Institute of Computing Science, Poznan University of Technology, Poznan 60-965, Poland.
Institute of Bioorganic Chemistry, Polish Academy of Sciences, Poznan 61-704, Poland.
Bioinformatics. 2018 Apr 15;34(8):1304-1312. doi: 10.1093/bioinformatics/btx783.
Understanding the formation, architecture and roles of pseudoknots in RNA structures are one of the most difficult challenges in RNA computational biology and structural bioinformatics. Methods predicting pseudoknots typically perform this with poor accuracy, often despite experimental data incorporation. Existing bioinformatic approaches differ in terms of pseudoknots' recognition and revealing their nature.
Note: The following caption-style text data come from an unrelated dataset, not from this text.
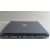  Ноутбук Dell Latitude D410 12" 2GB RAM 80GB HDD, фото 3 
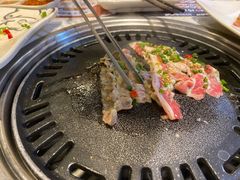 泡椒肥牛-猫抓烤肉(春熙路店)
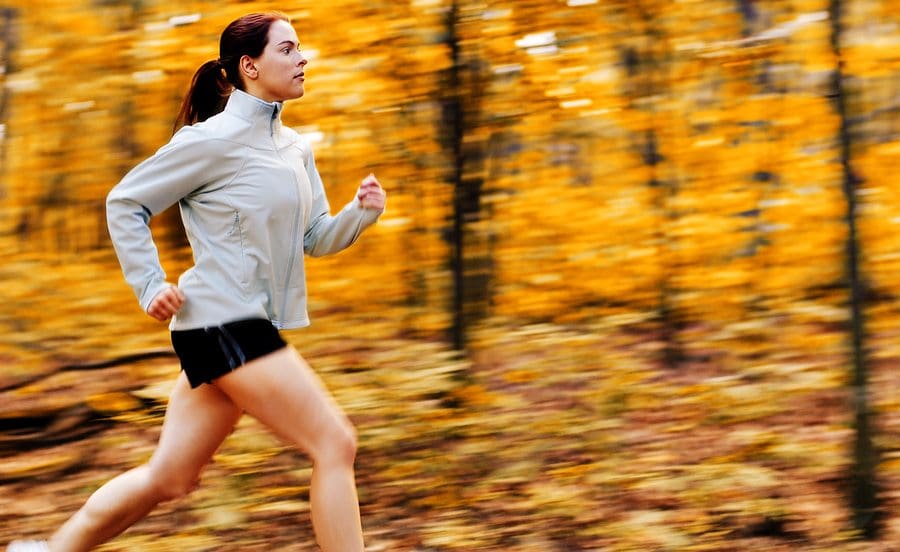 Key Steps for a Healthy Heart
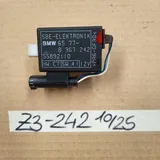 BMW  Z3 Roadster Steuergerät Sitz Sensor  8367242 mit Kabel Stecker 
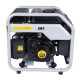 Generador Eléctrico Inverter A Gasolina 3.5Kw XT35IG Power Pro 103010914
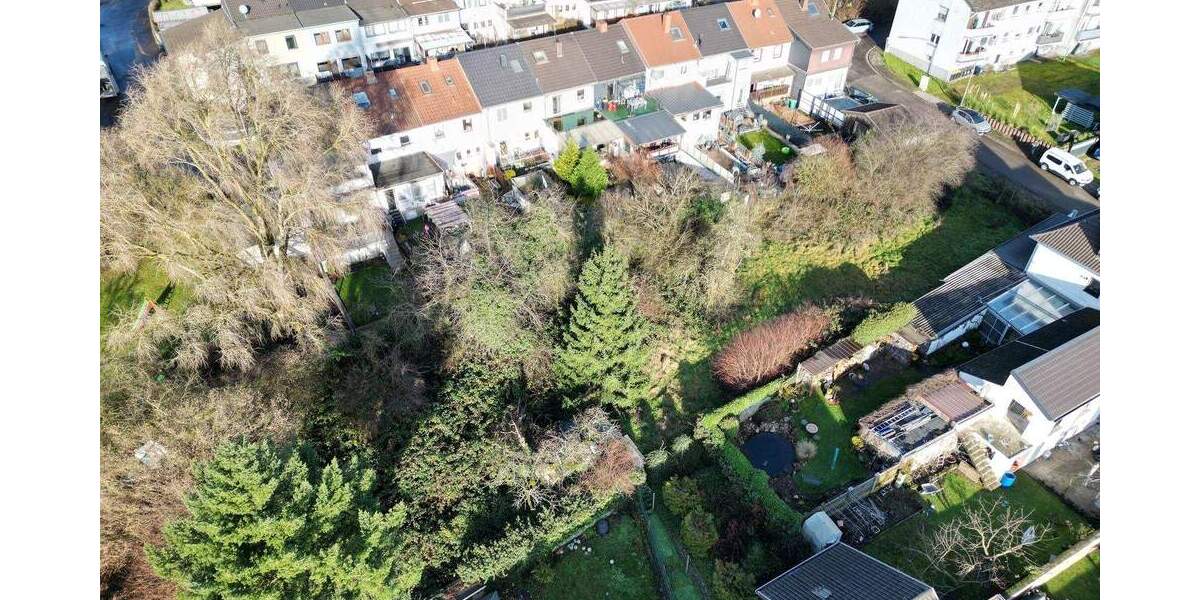 Grundstück Saarlouis Roden - 100.000&euro; | Angebot:25776181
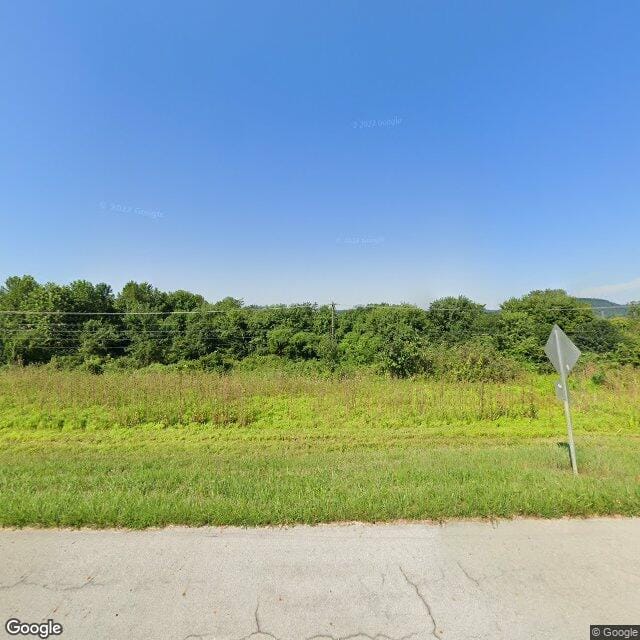 Scioto Valley Apartments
A few ways of pseudoknot classification exist, most common ones refer to a genus or order. Following the latter one, we propose new algorithms that identify pseudoknots in RNA structure provided in BPSEQ format, determine their order and encode in dot-bracket-letter notation. The proposed encoding aims to illustrate the hierarchy of RNA folding.
New algorithms are based on dynamic programming and hybrid (combining exhaustive search and random walk) approaches. They evolved from elementary algorithm implemented within the workflow of RNA FRABASE 1.0, our database of RNA structure fragments. They use different scoring functions to rank dissimilar dot-bracket representations of RNA structure. Computational experiments show an advantage of new methods over the others, especially for large RNA structures.
Presented algorithms have been implemented as new functionality of RNApdbee webserver and are ready to use at http://rnapdbee.cs.put.poznan.pl.
Supplementary data are available at Bioinformatics online.
理解 RNA 结构中假结的形成、结构和作用是 RNA 计算生物学和结构生物信息学中最具挑战性的问题之一。预测假结的方法通常准确性较差,尽管纳入了实验数据。现有的生物信息学方法在识别假结和揭示其性质方面存在差异。存在几种假结分类方法,最常见的方法是指属或阶。按照后者,我们提出了新的算法,用于识别以 BPSEQ 格式提供的 RNA 结构中的假结,确定它们的阶并以点棒字母表示法进行编码。所提出的编码旨在说明 RNA 折叠的层次结构。
新算法基于动态规划和混合(结合穷举搜索和随机游走)方法。它们是从 RNA FRABASE 1.0 工作流程中实现的基本算法演变而来的,RNA FRABASE 1.0 是我们的 RNA 结构片段数据库。它们使用不同的评分函数对 RNA 结构的不同点棒表示进行排序。计算实验表明,新方法优于其他方法,特别是对于大型 RNA 结构。
提出的算法已作为 RNApdbee 网络服务器的新功能实现,并可在 http://rnapdbee.cs.put.poznan.pl 使用。
补充数据可在 Bioinformatics 在线获得。